# Bergbau für goblins



## miraculicks (16. Mai 2011)

Hiho,
bin Lvl 8 Goblin und im Startgebiet. Frage wo kann ich da Bergbau und ingenieurskunst lernen.
Wo steht der Trainer???
lg
klocki


----------



## Reflox (16. Mai 2011)

Falsches Forum?


----------



## spectrumizer (16. Mai 2011)

Verschoben.


----------



## Avolus (16. Mai 2011)

Sobald du von der ersten Insel runterkommst, dürfte es einen "Lehrer für einen Beruf" geben, der dir jegliche Berufe beibringt und dich weiter darin lehrt (bis Berufsstufe 75).
Einfach bei der Minimap die Suche auf einen Lehrer für einen Beruf stellen, dann dürftest du ihn finden. Sollte auch direkt beim Strand sein, also bei dem halben Schiffsteil, wo Gallywix oben drauf steht.


----------



## Kyrador (17. Mai 2011)

Meines Wissens nach kommt der Berufslehrer erst in der Instastadt, du wirst dich also bis dahin gedulden müssen. Dafür kann dir der HGK Ausbildomat Deluxe alle möglichen Berufe beibringen.


----------



## madmurdock (20. Juni 2011)

Hier hat Blizz geschlampt. Soweit ich das in Erinnerung habe, kann man erst ab OG die Berufe lernen, OBWOHL ES VORKOMMEN AUF DER QUESTINSEL GIBT! Tja, trotzdem ganz nett dort zu questen. :> Haben die mittlerweile die eine Quest mit dem Mob generft, der doppelt so viele HPs hat wie man selbst?
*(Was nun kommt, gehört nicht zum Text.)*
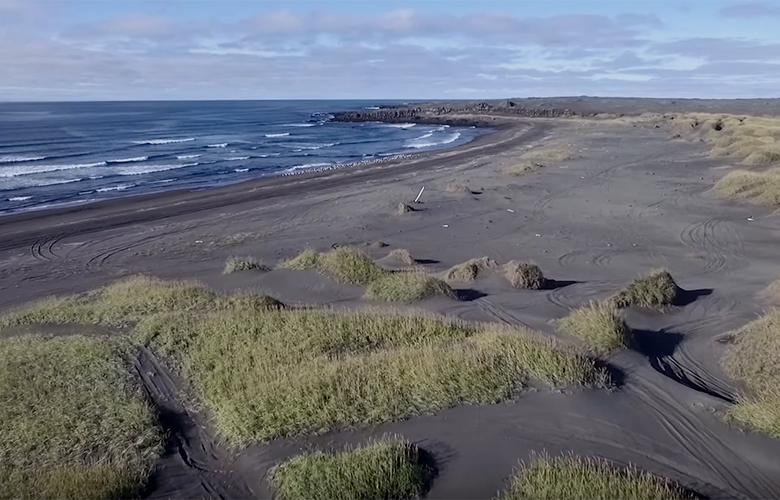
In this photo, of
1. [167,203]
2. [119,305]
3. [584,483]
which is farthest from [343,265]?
[167,203]

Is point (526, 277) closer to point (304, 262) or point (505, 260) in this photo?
point (505, 260)

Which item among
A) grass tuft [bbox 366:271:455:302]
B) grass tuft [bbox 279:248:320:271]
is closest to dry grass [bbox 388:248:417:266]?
grass tuft [bbox 279:248:320:271]

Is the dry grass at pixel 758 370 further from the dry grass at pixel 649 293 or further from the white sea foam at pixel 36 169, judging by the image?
the white sea foam at pixel 36 169

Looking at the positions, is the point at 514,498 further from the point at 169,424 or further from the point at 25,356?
the point at 25,356

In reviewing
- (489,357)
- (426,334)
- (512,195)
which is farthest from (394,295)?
(512,195)

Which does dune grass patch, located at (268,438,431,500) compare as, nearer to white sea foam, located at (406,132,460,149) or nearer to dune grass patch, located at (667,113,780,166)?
dune grass patch, located at (667,113,780,166)

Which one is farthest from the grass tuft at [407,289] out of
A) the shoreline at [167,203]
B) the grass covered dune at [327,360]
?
the shoreline at [167,203]

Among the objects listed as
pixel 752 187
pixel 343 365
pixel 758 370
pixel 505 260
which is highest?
pixel 752 187
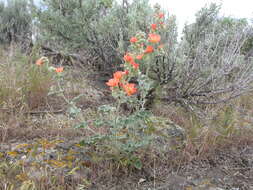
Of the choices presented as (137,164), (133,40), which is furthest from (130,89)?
(137,164)

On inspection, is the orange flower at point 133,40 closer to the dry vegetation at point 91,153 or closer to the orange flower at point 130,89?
the orange flower at point 130,89

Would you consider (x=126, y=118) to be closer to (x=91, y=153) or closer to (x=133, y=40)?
(x=91, y=153)

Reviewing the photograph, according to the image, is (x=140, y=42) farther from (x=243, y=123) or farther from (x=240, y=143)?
(x=243, y=123)

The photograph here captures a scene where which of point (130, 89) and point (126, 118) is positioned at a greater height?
point (130, 89)

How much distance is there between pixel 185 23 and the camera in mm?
3695

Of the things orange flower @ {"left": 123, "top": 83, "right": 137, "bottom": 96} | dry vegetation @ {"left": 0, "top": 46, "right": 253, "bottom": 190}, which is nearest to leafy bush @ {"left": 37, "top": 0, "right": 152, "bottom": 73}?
dry vegetation @ {"left": 0, "top": 46, "right": 253, "bottom": 190}

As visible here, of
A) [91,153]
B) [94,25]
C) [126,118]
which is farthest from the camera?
[94,25]

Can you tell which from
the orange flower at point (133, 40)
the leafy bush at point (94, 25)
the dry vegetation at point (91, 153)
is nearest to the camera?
the dry vegetation at point (91, 153)

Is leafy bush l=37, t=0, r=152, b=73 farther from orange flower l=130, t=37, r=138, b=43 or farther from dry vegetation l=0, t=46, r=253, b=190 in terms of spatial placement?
orange flower l=130, t=37, r=138, b=43

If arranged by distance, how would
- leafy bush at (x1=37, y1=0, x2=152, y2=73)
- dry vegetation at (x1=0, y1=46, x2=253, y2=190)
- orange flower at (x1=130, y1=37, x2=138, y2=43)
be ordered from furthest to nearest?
leafy bush at (x1=37, y1=0, x2=152, y2=73), orange flower at (x1=130, y1=37, x2=138, y2=43), dry vegetation at (x1=0, y1=46, x2=253, y2=190)

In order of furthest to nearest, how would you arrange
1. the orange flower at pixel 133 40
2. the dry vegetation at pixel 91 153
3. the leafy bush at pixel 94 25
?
1. the leafy bush at pixel 94 25
2. the orange flower at pixel 133 40
3. the dry vegetation at pixel 91 153

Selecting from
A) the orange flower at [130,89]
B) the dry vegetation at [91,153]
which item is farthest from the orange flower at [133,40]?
the dry vegetation at [91,153]

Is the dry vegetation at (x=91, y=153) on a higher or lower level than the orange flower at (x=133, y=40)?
lower

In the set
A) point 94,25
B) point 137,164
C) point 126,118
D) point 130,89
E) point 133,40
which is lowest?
point 137,164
War ja damals fuer einige Klassen nicht solobar.


----------



## Dagonzo (20. Juni 2011)

Es gibt Lehrer auf der Insel im Startgebiet. Weis nicht mehr genau wo, aber da standen Maschinen rum bei denen man das lernen konnte. War so ca. bei Level 8-10 und irgendwo an einem Höhleneingang.
Was einen bestimmten Mob angeht. Keine Ahnung, ich hatte schon ziemlich am Anfang einen Goblin (Jäger) gespielt. Ich hatte da nirgendwo Probleme. Und ich denke mal, dass ich alle Quests gemacht habe, sonst wäre man ja irgendwie nicht weiter gekommen.


----------